_Excerpt_
◆ ◆ ◆ ◆

# Hilason Treeless saddles?



## SouthernTrails (Dec 19, 2008)

Do not waste your Money on a Hilason :wink:

Look up Hilason Trail Saddles

No idea why a few got good reviews, but people give the 150.00 ebay saddles good reviews on occasion :lol::lol::lol:

There are too many other Junk Brands besides Hilason to name all of them.

Good Treeless Saddles are expensive, but some Brands to look at: Bob Marshall, Freeform, Sensation, Barefoot, Ansur.


.


----------



## Thoroughbredlover33 (Mar 19, 2014)

Don't do it. Don't touch Hilason saddles. My friend had one that she gave to me because it didn't fit her right, and I used it once before just throwing it away. I refused to sell it because of how cheap and awful it was. If you want to get a cheap treeless saddle, you'd be best off getting a used one if your budget is $600 or lower.

◆ ◆ ◆ ◆

Continue the forum thread about Hilason treeless saddles from the point where it stops.

_Provided data_
◆ ◆ ◆ ◆

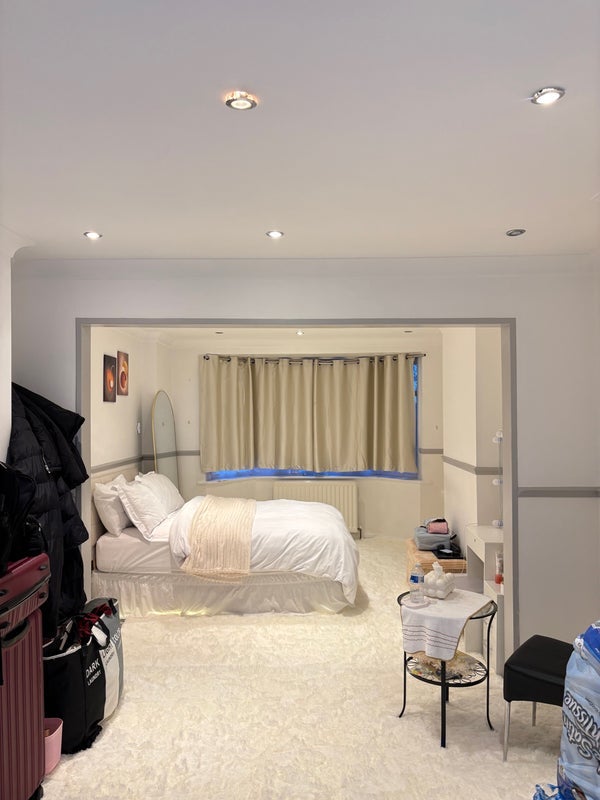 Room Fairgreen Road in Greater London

◆ ◆ ◆ ◆

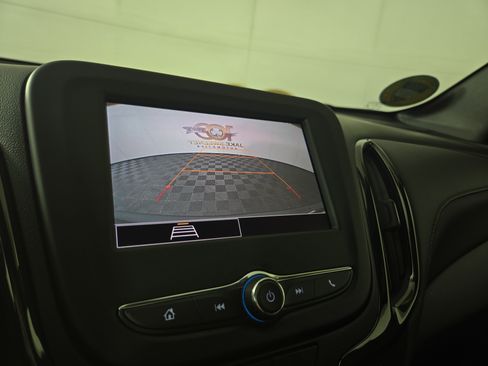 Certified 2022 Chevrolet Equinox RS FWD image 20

◆ ◆ ◆ ◆

_Exercise response_
----------



## TrailPixie (Dec 31, 2014)

I bought a Hilason treeless saddle years ago...probably when they first came out. It was very poor quality and uncomfortable for both my horse (a Tennessee Walker) and myself. The velcro holding the seat down ripped & the stirrup ring stitching started coming loose after MAYBE 8 uses. They were more expensive then than they are now, but not worth it in my opinion. Unless they've made a lot of improvements.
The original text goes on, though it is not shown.